■リスクオフに傾斜しそうなイベントはまだ多く控える
みなさん、こんにちは。
今週(4月17日~)も北朝鮮問題は解決策を見いだせず、不透明なまま。
加えて、マーケットがリスクオフに傾斜するきっかけになりそうなイベントが数多く控えています。
・4月23日(日)フランス大統領選挙第1回投票
・4月25日(火)北朝鮮軍創建85周年記念日
通常、こうしたイベント前は本邦機関投資家の動きは限定的なのですが、今週、4月18日(火)から、彼らからの円売りが突如マーケットに断続的に持ち込まれています。
米ドル/円相場では、108.30~108.50円で米ドル買い注文がかなりまとまって並んでいる模様。
(出所:Bloomberg)
これは2週間前、110円台前半で本邦機関投資家が米ドル買い注文を並べていたのと同じ風景です。
【参考記事】
●ドル/円の上値重いが節目110円も割れず。話題の「忖度」と米ドル買いに関係が…!?(4月6日、西原宏一)

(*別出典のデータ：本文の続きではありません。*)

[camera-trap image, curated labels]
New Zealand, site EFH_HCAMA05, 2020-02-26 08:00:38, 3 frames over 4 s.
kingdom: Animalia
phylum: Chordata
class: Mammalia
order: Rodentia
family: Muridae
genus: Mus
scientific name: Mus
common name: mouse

マーケットのウワサによれば、前回、彼らは110円台前半でかなりまとまった米ドル買い注文を置いており、110.00円のサポートとなっていたのですが、地政学リスクがシリアから東アジアに移行したことで、その米ドル買い注文の多くをいったんキャンセルしたといわれています。
【参考記事】
●地政学リスクはシリアから東アジアへ! 北朝鮮有事は円高要因か? 円安要因か?(4月13日、西原宏一)
前述のように、リスクオフに傾斜するようなイベントはまだ多く控えていますが、彼らのヘッジ外しと思われる円売りが再開したのはなぜか?
それは、今週、4月18日(火)に発表されたメイ英首相の決断だといわれています。
■メイ英首相の決断がマーケットを驚かせた
今週(4月17日~)、マーケットを驚かせたのが、メイ英首相の下記の決断でした。
メイ英首相は18日、議会を解散し6月8日の総選挙実施を目指すと発表した。強い基盤を持って欧州連合(EU)離脱交渉に臨むため、予想外の賭けに出た。
同首相が離脱の手続きを正式に開始してから1カ月に満たない。14日からの復活祭休暇に入る前は解散総選挙はないとしていた。
次回総選挙は2020年の予定だったが、与党・保守党の支持率が最大野党を20ポイント以上上回っている現状から、メイ首相は勢力を拡
大できる余地がある。キャメロン前首相から引き継いだ下院でのぎりぎ
りの過半数ではEU離脱交渉を乗り切れないとメイ首相は判断したもようだ。
出所:Bloomberg
議会を解散し6月8日(木)に総選挙実施を目指すと発表したメイ英首相。この決断はマーケットを驚かせた! (C)WPA Pool/Getty Images
この決断によって、英ポンド/米ドルは急伸。一時1.2905ドルと、あっという間に400ポイント急伸しました。
(リアルタイムチャートはこちら → FXチャート&レート:英ポンド/米ドル 1時間足)
マーケットではこの英ポンド/米ドルの反発に否定的な意見も多数。
その代表的な意見は下記のとおり。
英ポンド上昇は「行き過ぎ」-ステート・ストリートのフェリッジ氏
18日の英ポンドの上昇は、メイ英首相が解散総選挙を目指すと表明したことが「ソフトブレグジット」につながる可能性が高いとの見方に基づいているものの、 「メイ首相は結局のところ『ハードブレグジット(強硬離脱)』派だ」と、ステート・ストリートの北米マクロ戦略責任者、リー・フェリッジ氏が電話取材で指摘した。
メイ首相は移民と国境管理を優先事項に掲げている。これが交渉の出発点なら、ハードブレグジットは避けられない。今回の解散総選挙の方針表明によって英国のEU離脱のシナリオは大きく変化しない
英ポンドの動きは「ショートスクイーズにほかならない」
ユーロ・英ポンドは1ユーロ=0.8500ポンドを上回る水準に値を戻す見込みで、英ポンド・ドルは来週あたり1ポンド=1.26ドル前後に再び下げる見通し。英ポンドの軟調は中長期的に続きそう
出所:Bloomberg
ただ、前述のようにマーケットは英ポンド/米ドル急騰で反応。英ポンド/円を筆頭とした英ポンドクロス(英ポンドと米ドル以外の通貨との通貨ペア)も急騰しました。